[Begin Text shown]
Immersive Art Fun House: Fairfield’s Fluorescent Amazement Park

A curious tableau in the corner of the Fun House combines man-made and natural materials. (Photo by Meredith Siemsen)

ENTER WITH CAUTION: The reading of this article may cause cartoon swirly eyes, nonsensical verbal outbursts, or involuntary fits of grinning.

Tucked away in a nothing-special neighborhood of an odder-than-average Iowa town sits a boxy, lime-green, three-story home with an unusual sign out front. It’s not very large. You might miss it if you aren’t paying attention. “FUN HOS,” it spells in neon spray-painted letters made from segments of a dropped tree branch.

This is the house that Tom built. And you’d hardly suspect. There’s something inside that’s waiting to blow your mind.
[End Text shown]
### What to do:
Carry on the article about Fairfield's Fun House, beginning right after its final sentence. The items that come next have nothing to do with the article on Fairfield's Fun House.
[Begin Information supplied]
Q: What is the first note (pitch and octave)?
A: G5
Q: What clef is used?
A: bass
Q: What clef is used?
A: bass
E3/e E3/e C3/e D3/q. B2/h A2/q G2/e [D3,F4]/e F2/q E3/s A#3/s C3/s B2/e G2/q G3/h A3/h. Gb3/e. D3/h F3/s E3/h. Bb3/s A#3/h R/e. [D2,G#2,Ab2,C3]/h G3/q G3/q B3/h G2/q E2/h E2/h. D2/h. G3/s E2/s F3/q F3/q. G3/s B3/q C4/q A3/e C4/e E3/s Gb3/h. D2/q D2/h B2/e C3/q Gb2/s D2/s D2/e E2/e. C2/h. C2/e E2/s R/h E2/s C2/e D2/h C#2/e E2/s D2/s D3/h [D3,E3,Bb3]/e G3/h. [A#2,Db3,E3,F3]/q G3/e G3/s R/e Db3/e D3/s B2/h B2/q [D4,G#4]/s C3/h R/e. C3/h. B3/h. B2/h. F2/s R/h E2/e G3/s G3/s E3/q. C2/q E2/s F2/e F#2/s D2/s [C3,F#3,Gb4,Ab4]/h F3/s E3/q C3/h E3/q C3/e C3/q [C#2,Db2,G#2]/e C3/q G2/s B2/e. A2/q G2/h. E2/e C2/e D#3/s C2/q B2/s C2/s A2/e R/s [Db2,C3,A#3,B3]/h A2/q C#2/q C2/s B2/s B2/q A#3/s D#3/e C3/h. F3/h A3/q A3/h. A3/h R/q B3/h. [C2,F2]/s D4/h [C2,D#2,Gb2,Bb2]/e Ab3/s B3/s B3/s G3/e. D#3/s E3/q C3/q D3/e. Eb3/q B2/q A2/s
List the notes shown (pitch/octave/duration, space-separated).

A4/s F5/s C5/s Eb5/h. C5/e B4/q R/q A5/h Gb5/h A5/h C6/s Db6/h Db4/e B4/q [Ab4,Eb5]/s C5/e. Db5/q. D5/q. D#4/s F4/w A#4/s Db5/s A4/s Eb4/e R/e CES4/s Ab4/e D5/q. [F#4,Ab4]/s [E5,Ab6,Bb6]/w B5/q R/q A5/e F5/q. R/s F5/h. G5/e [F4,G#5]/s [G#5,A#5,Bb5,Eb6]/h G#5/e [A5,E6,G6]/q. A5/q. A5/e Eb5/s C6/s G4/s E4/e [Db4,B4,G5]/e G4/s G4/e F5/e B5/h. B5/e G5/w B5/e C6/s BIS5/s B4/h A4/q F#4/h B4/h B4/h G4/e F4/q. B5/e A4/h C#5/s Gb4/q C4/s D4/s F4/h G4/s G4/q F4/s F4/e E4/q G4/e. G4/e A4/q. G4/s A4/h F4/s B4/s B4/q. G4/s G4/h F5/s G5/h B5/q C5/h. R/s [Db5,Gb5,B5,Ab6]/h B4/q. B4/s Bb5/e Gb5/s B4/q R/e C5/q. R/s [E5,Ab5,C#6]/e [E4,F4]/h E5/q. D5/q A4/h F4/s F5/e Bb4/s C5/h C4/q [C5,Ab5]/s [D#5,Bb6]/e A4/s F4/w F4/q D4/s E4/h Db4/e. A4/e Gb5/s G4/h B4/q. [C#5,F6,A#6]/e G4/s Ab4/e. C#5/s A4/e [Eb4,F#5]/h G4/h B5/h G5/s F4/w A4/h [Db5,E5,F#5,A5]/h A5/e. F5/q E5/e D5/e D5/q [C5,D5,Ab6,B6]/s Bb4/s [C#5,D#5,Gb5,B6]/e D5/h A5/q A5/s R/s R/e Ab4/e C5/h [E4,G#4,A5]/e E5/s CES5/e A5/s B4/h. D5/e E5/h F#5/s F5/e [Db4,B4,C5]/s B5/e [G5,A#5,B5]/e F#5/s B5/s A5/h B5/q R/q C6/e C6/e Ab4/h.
[End Information supplied]
### Answer below:
Through the front door and past some (other) projects in progress, you’ll climb a white staircase that leads to the second floor. As you begin to hear the churning, grinding, and whirring of this bite-sized museum’s mechanized features, you might start wondering just what you’re getting into. Horror film? Or family fun? Rest assured, a few steps more and your thoughts will shift from What? . . . to Wooooow.

Tom Lassota: artist, inventor, builder, tinkerer, technician, and creator of Fairfield’s Immersive Art Fun House. (Photo by Meredith Siemsen)

If color is your jam, Fairfield’s Immersive Art Fun House, created entirely by Tom Lassota, is the jammiest of them all. Two floors of the house he built at 702 S. 5th Street in Fairfield lay claim to a complex installation of Day-Glo, almost radioactive exuberance. Every inch of Tom’s museum of marvels is filled with art, sculpture, twirly-gigs, and spinning dingle-doppers that have been elaborately adorned with specialty neon-bright paint specifically designed to come alive under black lights—lights that illuminate the place from just about every angle in shades of kelly green, cobalt, and sunset red. The glow factor is, like, whoa man. And the visuals, top to bottom, are pretty phenomenal.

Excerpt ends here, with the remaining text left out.